WHAT YOU WILL DO
Write out all of the material again, swapping every "illuminated underside of roof" for "lit underside of roof" and leaving everything else unchanged.

** Start MATERIAL FOR THE TASK **

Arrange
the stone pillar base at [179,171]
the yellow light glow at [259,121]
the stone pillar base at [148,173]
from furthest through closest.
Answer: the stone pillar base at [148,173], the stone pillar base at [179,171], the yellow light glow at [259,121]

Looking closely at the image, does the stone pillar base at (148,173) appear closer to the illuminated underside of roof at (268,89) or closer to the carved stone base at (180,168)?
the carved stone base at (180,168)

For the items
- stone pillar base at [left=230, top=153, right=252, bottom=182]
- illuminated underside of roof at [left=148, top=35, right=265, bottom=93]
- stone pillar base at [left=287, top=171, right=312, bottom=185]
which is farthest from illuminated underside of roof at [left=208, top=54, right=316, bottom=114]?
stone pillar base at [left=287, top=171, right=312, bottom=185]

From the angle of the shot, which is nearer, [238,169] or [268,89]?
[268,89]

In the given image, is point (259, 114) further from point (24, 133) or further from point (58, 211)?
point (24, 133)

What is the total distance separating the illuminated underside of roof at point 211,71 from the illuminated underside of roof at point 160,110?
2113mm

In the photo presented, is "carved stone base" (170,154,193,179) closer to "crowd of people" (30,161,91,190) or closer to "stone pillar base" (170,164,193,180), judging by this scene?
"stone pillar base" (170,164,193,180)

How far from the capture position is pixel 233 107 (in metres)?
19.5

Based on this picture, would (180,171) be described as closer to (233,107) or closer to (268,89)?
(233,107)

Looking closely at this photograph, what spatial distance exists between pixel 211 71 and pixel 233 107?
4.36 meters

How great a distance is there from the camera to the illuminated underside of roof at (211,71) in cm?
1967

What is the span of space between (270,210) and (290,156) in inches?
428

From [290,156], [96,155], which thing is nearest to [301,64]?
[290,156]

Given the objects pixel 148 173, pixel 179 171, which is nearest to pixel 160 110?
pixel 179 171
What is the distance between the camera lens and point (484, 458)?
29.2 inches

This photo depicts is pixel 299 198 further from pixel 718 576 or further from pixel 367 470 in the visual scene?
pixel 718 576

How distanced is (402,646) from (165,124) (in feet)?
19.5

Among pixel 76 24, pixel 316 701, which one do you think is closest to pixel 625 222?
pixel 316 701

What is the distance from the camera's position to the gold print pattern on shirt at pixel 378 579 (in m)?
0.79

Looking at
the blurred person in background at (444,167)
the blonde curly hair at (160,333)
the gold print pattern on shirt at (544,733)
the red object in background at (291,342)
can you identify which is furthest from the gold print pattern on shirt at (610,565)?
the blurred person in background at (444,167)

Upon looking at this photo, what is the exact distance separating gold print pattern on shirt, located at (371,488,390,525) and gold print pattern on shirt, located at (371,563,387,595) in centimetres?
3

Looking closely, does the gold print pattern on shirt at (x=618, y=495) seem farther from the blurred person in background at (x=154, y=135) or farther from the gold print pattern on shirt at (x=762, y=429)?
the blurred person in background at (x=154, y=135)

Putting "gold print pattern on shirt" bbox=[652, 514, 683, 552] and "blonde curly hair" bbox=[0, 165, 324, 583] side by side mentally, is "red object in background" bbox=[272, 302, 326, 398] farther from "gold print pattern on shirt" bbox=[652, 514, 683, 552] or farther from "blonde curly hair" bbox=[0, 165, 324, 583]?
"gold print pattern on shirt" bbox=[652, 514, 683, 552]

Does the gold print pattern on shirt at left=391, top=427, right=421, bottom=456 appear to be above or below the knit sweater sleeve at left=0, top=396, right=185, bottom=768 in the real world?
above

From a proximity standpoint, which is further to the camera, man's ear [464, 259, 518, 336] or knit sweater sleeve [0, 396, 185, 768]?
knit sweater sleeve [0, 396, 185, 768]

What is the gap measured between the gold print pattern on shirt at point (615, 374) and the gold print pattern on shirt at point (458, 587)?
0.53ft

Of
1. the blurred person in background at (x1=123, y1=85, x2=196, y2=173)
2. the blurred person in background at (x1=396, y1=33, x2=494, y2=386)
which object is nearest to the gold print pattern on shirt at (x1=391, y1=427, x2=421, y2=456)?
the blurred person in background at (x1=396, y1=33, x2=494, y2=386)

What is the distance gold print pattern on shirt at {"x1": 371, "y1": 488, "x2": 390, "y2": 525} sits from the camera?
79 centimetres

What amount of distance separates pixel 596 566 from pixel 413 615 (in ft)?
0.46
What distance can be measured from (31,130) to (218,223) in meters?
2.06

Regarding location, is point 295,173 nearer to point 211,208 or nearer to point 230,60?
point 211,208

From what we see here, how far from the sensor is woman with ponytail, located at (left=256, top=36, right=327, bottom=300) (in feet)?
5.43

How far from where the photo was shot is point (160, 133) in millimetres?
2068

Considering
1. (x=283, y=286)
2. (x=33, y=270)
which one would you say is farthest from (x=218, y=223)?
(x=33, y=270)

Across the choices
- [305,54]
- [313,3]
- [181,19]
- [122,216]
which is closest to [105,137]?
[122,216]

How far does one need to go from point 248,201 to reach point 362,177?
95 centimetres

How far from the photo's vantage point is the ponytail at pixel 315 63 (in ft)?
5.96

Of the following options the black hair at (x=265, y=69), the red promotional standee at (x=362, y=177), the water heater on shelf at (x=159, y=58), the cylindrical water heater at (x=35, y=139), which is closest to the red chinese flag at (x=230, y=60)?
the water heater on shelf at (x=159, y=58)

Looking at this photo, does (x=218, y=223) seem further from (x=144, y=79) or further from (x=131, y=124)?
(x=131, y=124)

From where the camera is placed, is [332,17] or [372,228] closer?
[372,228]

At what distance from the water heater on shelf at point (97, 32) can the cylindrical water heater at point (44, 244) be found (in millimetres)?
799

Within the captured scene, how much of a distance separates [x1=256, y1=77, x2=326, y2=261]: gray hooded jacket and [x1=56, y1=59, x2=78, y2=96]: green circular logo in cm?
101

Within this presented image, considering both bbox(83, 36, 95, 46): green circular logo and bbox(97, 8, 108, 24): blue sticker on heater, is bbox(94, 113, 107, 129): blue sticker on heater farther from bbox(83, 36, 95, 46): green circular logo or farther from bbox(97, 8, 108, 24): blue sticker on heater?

** End MATERIAL FOR THE TASK **

TASK RESPONSE
Arrange
the stone pillar base at [179,171]
the yellow light glow at [259,121]
the stone pillar base at [148,173]
from furthest through closest.
Answer: the stone pillar base at [148,173], the stone pillar base at [179,171], the yellow light glow at [259,121]

Looking closely at the image, does the stone pillar base at (148,173) appear closer to the lit underside of roof at (268,89) or closer to the carved stone base at (180,168)?
the carved stone base at (180,168)

For the items
- stone pillar base at [left=230, top=153, right=252, bottom=182]
- lit underside of roof at [left=148, top=35, right=265, bottom=93]
- stone pillar base at [left=287, top=171, right=312, bottom=185]
which is farthest from lit underside of roof at [left=208, top=54, right=316, bottom=114]?
stone pillar base at [left=287, top=171, right=312, bottom=185]

From the angle of the shot, which is nearer, [238,169] or [268,89]?
[268,89]

In the given image, is point (259, 114) further from point (24, 133) or further from point (58, 211)?
point (24, 133)

What is the total distance separating the lit underside of roof at point 211,71 from the lit underside of roof at point 160,110?
2113mm

In the photo presented, is "carved stone base" (170,154,193,179) closer to "crowd of people" (30,161,91,190) or closer to "stone pillar base" (170,164,193,180), judging by this scene?
"stone pillar base" (170,164,193,180)

How far from the capture position is pixel 233 107 (in metres)?
19.5

Based on this picture, would (180,171) be described as closer to (233,107) or closer to (268,89)?
(233,107)

Looking closely at this photograph, what spatial distance exists between pixel 211 71 and pixel 233 107?
4.36 meters

How great a distance is there from the camera to the lit underside of roof at (211,71) in cm?
1967

What is the span of space between (270,210) and (290,156) in inches?
428

From [290,156], [96,155], which thing is nearest to [301,64]?
[290,156]

Given the objects pixel 148 173, pixel 179 171, which is nearest to pixel 160 110?
pixel 179 171
What is the distance between the camera lens and point (484, 458)?
29.2 inches

This photo depicts is pixel 299 198 further from pixel 718 576 or further from pixel 367 470 in the visual scene?
pixel 718 576

How distanced is (402,646) from (165,124) (in feet)?
19.5

Among pixel 76 24, pixel 316 701, which one do you think is closest to pixel 625 222?
pixel 316 701

What is the distance from the camera's position to the gold print pattern on shirt at pixel 378 579 (in m)?
0.79

Looking at
the blurred person in background at (444,167)
the blonde curly hair at (160,333)
the gold print pattern on shirt at (544,733)
the red object in background at (291,342)
can you identify which is furthest from the gold print pattern on shirt at (610,565)?
the blurred person in background at (444,167)

Upon looking at this photo, what is the exact distance separating gold print pattern on shirt, located at (371,488,390,525) and gold print pattern on shirt, located at (371,563,387,595) in centimetres?
3

Looking closely, does the gold print pattern on shirt at (x=618, y=495) seem farther from the blurred person in background at (x=154, y=135) or farther from the gold print pattern on shirt at (x=762, y=429)?
the blurred person in background at (x=154, y=135)

Putting "gold print pattern on shirt" bbox=[652, 514, 683, 552] and "blonde curly hair" bbox=[0, 165, 324, 583] side by side mentally, is "red object in background" bbox=[272, 302, 326, 398] farther from "gold print pattern on shirt" bbox=[652, 514, 683, 552] or farther from "blonde curly hair" bbox=[0, 165, 324, 583]?
"gold print pattern on shirt" bbox=[652, 514, 683, 552]

Does the gold print pattern on shirt at left=391, top=427, right=421, bottom=456 appear to be above or below the knit sweater sleeve at left=0, top=396, right=185, bottom=768 in the real world?
above

From a proximity standpoint, which is further to the camera, man's ear [464, 259, 518, 336] or knit sweater sleeve [0, 396, 185, 768]?
knit sweater sleeve [0, 396, 185, 768]

What is the gap measured between the gold print pattern on shirt at point (615, 374) and the gold print pattern on shirt at point (458, 587)?
0.53ft

Of
1. the blurred person in background at (x1=123, y1=85, x2=196, y2=173)
2. the blurred person in background at (x1=396, y1=33, x2=494, y2=386)
which object is nearest to the gold print pattern on shirt at (x1=391, y1=427, x2=421, y2=456)?
the blurred person in background at (x1=396, y1=33, x2=494, y2=386)

What is the distance gold print pattern on shirt at {"x1": 371, "y1": 488, "x2": 390, "y2": 525} sits from the camera?
79 centimetres

What amount of distance separates pixel 596 566 from pixel 413 615 (in ft)?
0.46
What distance can be measured from (31,130) to (218,223) in meters?
2.06

Regarding location, is point 295,173 nearer to point 211,208 or nearer to point 230,60?
point 211,208

From what we see here, how far from the sensor is woman with ponytail, located at (left=256, top=36, right=327, bottom=300) (in feet)?
5.43

How far from where the photo was shot is point (160, 133) in millimetres?
2068

Considering
1. (x=283, y=286)
2. (x=33, y=270)
which one would you say is farthest from (x=218, y=223)?
(x=33, y=270)

Across the choices
- [305,54]
- [313,3]
- [181,19]
- [122,216]
which is closest to [105,137]?
[122,216]

How far does one need to go from point 248,201 to reach point 362,177?
95 centimetres

How far from the photo's vantage point is the ponytail at pixel 315 63 (in ft)?
5.96

Of the following options the black hair at (x=265, y=69), the red promotional standee at (x=362, y=177), the water heater on shelf at (x=159, y=58), the cylindrical water heater at (x=35, y=139), which is closest to the red chinese flag at (x=230, y=60)?
the water heater on shelf at (x=159, y=58)

Looking at this photo, does (x=218, y=223) seem further from (x=144, y=79) or further from (x=131, y=124)?
(x=131, y=124)

From where the camera is placed, is [332,17] or [372,228] closer?
[372,228]

At what distance from the water heater on shelf at point (97, 32) can the cylindrical water heater at point (44, 244) be found (in millimetres)?
799

Within the captured scene, how much of a distance separates [x1=256, y1=77, x2=326, y2=261]: gray hooded jacket and [x1=56, y1=59, x2=78, y2=96]: green circular logo in cm?
101

Within this presented image, considering both bbox(83, 36, 95, 46): green circular logo and bbox(97, 8, 108, 24): blue sticker on heater, is bbox(94, 113, 107, 129): blue sticker on heater farther from bbox(83, 36, 95, 46): green circular logo or farther from bbox(97, 8, 108, 24): blue sticker on heater?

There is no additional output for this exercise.